Greenwald: Dick Cheney Should Be In Prison

Glenn Greenwald (Still from YouTube video/IamNews)

Glenn Greewald is a journalist who became widely known after The Guardian published the first reports of United States and British global surveillance programs that were based on classified documents disclosed by Edward Snowden.  Greenwald worked on the first articles about Snowden.

According to HuffPost, Greenwald responded to Dick Cheney’s recent “Meet The Press” appearance with a blistering critique that indicted both Cheney and President Obama.

“The reason why Dick Cheney is able to go on ‘Meet The Press’ instead of being where he should be — which is in the dock at The Hague or in a federal prison — is because President Obama and his administration made the decision not to prosecute any of the people who implemented this torture regime despite the fact that it was illegal and criminal,” Greenwald said.

Bizarre: Politicians Want Guantanamo Open Indefinitely

According to the Wall Street Journal, the White House is drafting options that would allow President Barack Obama to close the detention facility in Guantanamo Bay by overriding a congressional ban on bringing detainees to the U.S., senior administration officials said.

Such a move would be the latest and potentially most dramatic use of executive power by the president in his second term.

Secular Talk looks at the Guantanamo Bay situation.
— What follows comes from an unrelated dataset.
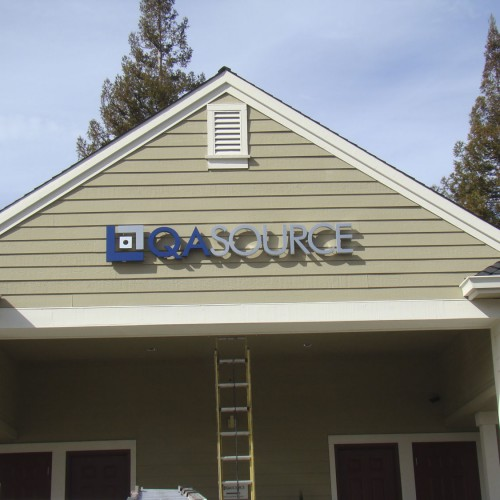 Halo Channel Aluminum Signs installed in Pleasanton CA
Truthout: Our Use Of Torture Made It Acceptable For Others To Use It

According to Truthout:

When we, the supposed leaders of the free world, don’t punish the worst political criminals in our history, it sets a terrible example for the rest of the world.

And when we fail to come to grips with our own country’s crimes, we don’t have any business calling out other countries for their crimes.

Cheney1

To see how badly our not prosecuting the Bush war criminals is affecting the rest of the world, all we need to do is take a peak across our southern border at what’s going on in Mexico right now.

According to a new report from Amnesty International, the use of torture by Mexican authorities has grown by over 600 percent over the past decade as the War on Drugs has spiraled out of control.

This is a humanitarian disaster, and under normal circumstances the U.S. government could use its clout as the world’s leading democracy to pressure the Mexican government into changing its ways. But thanks to the Bush administration, we have no moral authority left.

We can talk all we want about human rights and respecting the rule of law, but when people like Dick Cheney are allowed to get away with running an illegal and unconstitutional torture program, everything we say rings hollow.

Sure, the Obama administration ordered the CIA to stop torturing people five years ago, but until Dick Cheney and everyone else who actually authorized and ran that torture program are sent to jail, or at least publicly repudiated, countries around the world will continue to imitate our bad behavior and use us to justify it.

Like it or not, as the most powerful country in the world, the United States sets the gold standard for global behavior. So when we do terrible things and nobody is held accountable, that gives the green light for everyone else to do the same.

But being the most powerful country in the world is also opportunity, an opportunity to show other countries how things should be done.

That’s why it’s time we put Dick Cheney and the other senior officials in the Bush administration who promoted torture on trial for their crimes.

This isn’t about politics, it’s about common sense.

If we ever want to be a moral authority in the world again, we have to lock Bush, Cheney, and everyone else in their criminal crew in jail and throw away the key.

It’s a vicious cycle:  some countries see that the U.S. tortured people, so now it becomes “fair game” for them, too.

ISIS certainly does it.  Mexico does it.  It is exceedingly difficult for America to claim the moral high-ground after the previous torture campaign.